Writing tests that are too tightly coupled to the implementation. A test that asserts on private state will break the next time the implementation changes, which is often, in AI-driven sessions.
Not over-mocking. The agent will mock anything that fails on first try, including the thing being tested.

The asymmetry: the agent is good at filling in test cases for a specified behavior, weak at deciding what behavior is worth specifying. The human's leverage is in the second part. Write the 8-line invariant tests yourself; let the agent expand them with edge cases.

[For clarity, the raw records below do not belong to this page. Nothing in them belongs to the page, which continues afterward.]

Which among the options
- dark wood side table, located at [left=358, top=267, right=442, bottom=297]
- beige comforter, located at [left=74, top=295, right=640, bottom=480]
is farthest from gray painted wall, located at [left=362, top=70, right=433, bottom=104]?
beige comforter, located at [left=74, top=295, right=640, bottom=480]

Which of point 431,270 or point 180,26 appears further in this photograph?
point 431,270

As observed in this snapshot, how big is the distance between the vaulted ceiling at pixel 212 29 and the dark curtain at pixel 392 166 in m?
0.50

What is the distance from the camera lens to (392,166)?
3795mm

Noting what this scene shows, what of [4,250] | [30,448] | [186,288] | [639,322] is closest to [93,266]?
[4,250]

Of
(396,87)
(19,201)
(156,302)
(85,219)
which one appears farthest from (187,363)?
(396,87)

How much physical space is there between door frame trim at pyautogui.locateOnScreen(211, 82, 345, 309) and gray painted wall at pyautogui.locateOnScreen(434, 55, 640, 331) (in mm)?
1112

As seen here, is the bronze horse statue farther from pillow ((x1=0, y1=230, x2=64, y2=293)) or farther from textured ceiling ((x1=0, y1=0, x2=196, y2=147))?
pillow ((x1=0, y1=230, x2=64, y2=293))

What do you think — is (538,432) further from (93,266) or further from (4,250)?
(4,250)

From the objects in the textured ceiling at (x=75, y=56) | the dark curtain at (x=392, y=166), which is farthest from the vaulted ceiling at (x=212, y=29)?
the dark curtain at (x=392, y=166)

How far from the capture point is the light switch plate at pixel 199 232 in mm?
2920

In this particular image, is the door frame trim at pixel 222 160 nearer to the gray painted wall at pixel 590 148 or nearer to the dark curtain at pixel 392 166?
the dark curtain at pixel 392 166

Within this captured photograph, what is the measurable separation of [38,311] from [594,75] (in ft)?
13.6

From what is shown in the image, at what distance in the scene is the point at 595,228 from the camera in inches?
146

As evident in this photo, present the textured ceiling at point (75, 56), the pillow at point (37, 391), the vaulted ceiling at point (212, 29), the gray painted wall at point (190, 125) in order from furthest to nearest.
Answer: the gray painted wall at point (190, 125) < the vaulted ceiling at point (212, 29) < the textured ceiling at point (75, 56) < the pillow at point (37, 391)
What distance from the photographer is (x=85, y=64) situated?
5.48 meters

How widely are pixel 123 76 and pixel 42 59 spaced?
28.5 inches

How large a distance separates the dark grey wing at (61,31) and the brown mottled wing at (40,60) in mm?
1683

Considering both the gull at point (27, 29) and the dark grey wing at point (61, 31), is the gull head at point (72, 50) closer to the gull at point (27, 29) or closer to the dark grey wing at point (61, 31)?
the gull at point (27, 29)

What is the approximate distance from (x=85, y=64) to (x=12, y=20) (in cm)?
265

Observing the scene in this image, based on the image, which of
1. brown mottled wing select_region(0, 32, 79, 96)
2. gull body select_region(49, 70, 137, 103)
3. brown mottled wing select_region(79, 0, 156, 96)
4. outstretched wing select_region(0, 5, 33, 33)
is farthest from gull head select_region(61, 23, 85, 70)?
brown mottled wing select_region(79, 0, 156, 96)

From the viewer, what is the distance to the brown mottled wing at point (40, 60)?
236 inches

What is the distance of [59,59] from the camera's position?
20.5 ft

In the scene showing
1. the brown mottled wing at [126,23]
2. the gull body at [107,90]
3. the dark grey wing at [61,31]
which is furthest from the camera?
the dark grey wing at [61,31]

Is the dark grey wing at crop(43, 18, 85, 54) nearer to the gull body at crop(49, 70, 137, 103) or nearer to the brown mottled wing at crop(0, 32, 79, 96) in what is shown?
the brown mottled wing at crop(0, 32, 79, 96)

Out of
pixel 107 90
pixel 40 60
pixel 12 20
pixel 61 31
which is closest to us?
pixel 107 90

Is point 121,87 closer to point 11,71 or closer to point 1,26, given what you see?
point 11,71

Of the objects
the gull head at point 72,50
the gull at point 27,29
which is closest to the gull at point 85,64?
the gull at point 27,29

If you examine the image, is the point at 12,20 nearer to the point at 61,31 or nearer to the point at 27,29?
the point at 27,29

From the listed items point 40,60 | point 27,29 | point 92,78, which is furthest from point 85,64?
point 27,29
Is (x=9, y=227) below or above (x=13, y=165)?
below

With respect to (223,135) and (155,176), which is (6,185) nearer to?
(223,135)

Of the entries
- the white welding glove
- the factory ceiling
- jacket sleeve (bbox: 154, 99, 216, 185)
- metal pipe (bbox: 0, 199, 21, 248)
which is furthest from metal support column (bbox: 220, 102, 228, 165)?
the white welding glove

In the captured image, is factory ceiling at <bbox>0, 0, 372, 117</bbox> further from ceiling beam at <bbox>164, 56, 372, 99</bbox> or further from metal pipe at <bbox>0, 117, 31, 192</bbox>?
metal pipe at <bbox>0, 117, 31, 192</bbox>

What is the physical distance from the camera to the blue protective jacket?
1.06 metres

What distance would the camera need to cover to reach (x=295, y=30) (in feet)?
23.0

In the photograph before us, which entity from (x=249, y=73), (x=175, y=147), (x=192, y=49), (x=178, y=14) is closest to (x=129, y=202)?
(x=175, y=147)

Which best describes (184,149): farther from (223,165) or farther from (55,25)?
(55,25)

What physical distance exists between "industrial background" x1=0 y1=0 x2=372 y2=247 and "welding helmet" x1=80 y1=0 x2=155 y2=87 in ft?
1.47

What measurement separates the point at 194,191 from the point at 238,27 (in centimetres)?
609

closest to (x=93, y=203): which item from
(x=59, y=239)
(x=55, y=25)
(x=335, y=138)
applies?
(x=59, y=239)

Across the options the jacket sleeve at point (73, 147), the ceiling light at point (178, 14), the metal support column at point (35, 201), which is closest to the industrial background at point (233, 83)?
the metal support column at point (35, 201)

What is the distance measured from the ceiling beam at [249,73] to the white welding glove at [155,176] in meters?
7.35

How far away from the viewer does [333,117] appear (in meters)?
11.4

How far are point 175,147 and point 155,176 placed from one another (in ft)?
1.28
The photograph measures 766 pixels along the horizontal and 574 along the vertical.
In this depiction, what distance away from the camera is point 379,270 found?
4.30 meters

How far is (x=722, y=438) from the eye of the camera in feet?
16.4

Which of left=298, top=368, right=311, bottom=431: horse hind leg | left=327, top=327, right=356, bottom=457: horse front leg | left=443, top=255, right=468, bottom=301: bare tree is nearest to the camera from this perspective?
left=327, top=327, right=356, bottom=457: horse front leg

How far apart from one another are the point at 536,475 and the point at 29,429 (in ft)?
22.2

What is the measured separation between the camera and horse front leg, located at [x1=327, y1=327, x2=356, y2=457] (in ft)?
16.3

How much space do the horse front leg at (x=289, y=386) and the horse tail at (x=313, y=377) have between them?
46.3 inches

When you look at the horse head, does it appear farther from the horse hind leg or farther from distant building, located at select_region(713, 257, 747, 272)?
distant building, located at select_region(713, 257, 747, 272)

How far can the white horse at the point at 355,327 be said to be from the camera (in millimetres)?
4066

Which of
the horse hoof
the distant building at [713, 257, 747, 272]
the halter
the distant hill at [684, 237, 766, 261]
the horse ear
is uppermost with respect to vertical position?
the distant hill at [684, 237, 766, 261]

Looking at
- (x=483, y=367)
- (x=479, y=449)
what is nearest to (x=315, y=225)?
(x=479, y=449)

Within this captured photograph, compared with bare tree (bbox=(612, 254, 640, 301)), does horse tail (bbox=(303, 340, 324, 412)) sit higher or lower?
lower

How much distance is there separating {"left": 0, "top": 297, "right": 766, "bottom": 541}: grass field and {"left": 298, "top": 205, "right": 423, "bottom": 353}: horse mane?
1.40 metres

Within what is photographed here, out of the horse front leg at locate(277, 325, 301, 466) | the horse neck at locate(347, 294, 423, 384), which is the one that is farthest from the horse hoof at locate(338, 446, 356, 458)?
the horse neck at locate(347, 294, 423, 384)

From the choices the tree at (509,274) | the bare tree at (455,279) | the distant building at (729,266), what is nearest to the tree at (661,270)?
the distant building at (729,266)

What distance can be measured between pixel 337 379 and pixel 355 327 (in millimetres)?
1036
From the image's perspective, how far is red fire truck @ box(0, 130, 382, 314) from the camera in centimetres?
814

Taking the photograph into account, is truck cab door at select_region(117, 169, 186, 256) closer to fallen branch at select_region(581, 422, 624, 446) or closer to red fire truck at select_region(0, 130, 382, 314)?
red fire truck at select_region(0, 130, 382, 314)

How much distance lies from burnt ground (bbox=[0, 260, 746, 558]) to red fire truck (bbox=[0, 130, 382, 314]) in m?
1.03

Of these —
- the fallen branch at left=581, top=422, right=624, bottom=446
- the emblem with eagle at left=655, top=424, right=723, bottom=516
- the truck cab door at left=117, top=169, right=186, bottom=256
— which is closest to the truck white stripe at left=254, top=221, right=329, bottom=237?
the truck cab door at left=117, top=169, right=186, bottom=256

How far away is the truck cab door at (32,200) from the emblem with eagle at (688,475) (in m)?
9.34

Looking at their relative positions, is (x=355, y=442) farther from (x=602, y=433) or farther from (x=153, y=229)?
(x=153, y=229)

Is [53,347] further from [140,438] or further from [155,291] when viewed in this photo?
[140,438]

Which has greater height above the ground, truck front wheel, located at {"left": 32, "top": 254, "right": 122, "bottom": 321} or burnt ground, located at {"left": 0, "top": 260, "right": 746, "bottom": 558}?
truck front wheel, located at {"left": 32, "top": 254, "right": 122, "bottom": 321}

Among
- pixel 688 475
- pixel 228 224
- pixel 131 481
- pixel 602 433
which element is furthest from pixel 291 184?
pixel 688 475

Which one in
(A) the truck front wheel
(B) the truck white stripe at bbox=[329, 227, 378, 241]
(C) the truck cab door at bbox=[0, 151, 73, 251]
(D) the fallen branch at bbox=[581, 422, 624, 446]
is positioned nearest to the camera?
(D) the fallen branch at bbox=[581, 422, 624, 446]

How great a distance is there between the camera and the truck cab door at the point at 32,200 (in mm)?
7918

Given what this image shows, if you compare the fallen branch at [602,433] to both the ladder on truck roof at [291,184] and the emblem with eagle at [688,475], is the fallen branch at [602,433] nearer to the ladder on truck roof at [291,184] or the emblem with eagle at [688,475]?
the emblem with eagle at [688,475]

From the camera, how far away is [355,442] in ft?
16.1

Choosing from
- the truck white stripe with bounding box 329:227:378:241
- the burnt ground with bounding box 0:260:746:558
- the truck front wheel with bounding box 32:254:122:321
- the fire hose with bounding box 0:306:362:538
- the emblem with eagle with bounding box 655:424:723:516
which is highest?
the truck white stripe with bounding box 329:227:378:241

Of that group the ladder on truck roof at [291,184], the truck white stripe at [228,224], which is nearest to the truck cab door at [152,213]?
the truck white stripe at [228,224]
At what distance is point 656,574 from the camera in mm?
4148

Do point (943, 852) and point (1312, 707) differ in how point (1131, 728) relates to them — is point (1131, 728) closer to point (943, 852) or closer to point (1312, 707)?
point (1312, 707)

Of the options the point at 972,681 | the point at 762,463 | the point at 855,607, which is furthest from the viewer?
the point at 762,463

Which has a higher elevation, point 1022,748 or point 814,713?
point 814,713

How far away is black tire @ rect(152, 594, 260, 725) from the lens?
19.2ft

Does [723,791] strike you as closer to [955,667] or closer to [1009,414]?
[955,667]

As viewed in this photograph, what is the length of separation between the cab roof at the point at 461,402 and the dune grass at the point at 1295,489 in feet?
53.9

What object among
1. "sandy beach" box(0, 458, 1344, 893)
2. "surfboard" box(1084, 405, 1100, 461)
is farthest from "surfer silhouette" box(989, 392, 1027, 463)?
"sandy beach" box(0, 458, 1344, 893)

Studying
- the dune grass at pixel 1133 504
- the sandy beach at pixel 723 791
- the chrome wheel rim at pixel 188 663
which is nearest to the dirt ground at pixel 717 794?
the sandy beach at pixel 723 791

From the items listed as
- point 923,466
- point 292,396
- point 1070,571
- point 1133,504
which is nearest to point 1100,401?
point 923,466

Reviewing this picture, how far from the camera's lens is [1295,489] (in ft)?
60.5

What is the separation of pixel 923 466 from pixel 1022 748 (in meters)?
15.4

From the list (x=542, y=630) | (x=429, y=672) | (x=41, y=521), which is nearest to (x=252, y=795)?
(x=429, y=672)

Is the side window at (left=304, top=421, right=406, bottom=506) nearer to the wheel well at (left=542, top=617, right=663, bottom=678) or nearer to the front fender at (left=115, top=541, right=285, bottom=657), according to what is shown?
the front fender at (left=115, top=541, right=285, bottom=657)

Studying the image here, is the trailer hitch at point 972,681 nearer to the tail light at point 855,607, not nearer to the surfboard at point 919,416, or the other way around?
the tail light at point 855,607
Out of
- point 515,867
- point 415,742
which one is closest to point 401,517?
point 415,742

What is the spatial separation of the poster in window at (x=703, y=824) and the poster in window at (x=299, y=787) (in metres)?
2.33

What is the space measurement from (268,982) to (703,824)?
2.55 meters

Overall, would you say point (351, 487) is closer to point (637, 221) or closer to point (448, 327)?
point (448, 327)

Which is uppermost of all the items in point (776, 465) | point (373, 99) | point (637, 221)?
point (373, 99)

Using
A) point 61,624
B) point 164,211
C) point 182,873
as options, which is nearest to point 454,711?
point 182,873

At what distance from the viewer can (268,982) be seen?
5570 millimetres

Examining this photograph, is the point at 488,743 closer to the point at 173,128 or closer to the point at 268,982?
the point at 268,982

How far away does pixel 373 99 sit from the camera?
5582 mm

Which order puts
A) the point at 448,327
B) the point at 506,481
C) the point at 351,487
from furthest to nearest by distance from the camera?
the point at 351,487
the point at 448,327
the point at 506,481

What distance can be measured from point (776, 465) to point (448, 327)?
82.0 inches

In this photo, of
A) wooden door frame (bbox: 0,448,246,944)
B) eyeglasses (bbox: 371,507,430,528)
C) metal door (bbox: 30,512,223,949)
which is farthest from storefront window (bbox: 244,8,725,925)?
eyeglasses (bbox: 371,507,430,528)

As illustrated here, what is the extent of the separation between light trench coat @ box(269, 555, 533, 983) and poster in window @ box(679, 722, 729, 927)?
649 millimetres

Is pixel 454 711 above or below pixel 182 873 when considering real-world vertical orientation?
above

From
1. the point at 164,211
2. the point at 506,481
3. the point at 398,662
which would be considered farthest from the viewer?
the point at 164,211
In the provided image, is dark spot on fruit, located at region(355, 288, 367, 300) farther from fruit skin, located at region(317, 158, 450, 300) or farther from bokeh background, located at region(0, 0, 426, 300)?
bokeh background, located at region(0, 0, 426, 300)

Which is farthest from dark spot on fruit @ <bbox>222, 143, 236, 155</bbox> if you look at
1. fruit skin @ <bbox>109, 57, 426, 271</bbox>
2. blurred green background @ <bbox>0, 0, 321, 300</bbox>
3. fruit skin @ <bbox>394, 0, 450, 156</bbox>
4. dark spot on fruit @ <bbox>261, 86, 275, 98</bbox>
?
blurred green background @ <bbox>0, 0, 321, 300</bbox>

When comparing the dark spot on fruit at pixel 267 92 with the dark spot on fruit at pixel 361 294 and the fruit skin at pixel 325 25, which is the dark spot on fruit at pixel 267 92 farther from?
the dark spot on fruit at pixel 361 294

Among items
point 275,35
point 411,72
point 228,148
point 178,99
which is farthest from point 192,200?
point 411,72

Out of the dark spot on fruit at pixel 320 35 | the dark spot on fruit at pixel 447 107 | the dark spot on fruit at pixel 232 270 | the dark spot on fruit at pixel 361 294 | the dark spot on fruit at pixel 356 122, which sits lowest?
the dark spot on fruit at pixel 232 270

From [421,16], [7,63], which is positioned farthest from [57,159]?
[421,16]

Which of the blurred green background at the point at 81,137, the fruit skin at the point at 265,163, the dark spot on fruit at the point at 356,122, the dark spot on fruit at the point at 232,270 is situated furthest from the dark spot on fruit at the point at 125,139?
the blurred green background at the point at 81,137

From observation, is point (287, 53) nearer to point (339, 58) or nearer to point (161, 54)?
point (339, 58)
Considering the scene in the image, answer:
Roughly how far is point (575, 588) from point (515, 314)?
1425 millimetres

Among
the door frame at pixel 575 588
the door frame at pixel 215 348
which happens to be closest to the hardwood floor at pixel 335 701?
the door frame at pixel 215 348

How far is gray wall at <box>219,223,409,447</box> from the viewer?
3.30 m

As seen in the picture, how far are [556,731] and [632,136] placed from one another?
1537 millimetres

$The pattern: human writes invariants, agent writes everything else

The division of labor that works:

Human writes invariant tests. 1-2 per module. They encode the contract the system must maintain. They're the things that, if they fail, indicate a real regression.
Human writes the test-fixture infrastructure. The in-memory DB setup, the fast-suite runner, the mocking helpers. This is the part that's slow to write correctly and easy to break by accident; it pays to have a human author it once and lock it down.
Agent writes function-level tests, edge cases, parameterized variants. Volume work that exercises the full surface of each function.
Agent maintains tests through refactors. When a function signature changes, the agent updates the tests. The human reviews the diff for "did this update preserve the invariants or sneak around them."

On the 143-test Odoo suite that pairs with active production work, the breakdown is roughly 15 human-authored invariant tests + 128 agent-authored function tests. The human-authored tests are 12% of the count and 80% of the value.

$Property-based testing earns its keep here

For invariants over wide input domains, property-based testing (hypothesis in Python) is force-multiplying with AI. The pattern: write the invariant as a property, let hypothesis generate the inputs:

from hypothesis import given, strategies as st

@given(
    price=st.decimals(min_value=0.01, max_value=99999.99, places=2),
    qty=st.integers(min_value=0, max_value=99999),
)
def test_listing_never_publishes_with_invalid_state(price, qty):
    listing = build_listing(price=price, qty=qty)
    result = listing.publish()
    if result.success:
        assert result.published_price > 0
        assert result.published_qty >= 0

Hypothesis tries the boundary cases (0.01, max_value, qty=0, qty=99999) plus random samples in between. It finds the cases the agent didn't think to test for, and often the cases the human didn't either.

$The bottom line

The test suite is the thing that lets AI-augmented engineering be safe at velocity. The shape changes: fewer brittle function-level tests, more business-invariant tests, strict speed and determinism rules, division-of-labor where humans own the contract and the agent owns the volume.

If your existing test suite is slow, flaky, or function-level-only, the upgrade is worth doing before the next AI-driven engineering session. The 4-hour investment in test-suite hygiene saves more time than that in the first AI session that follows.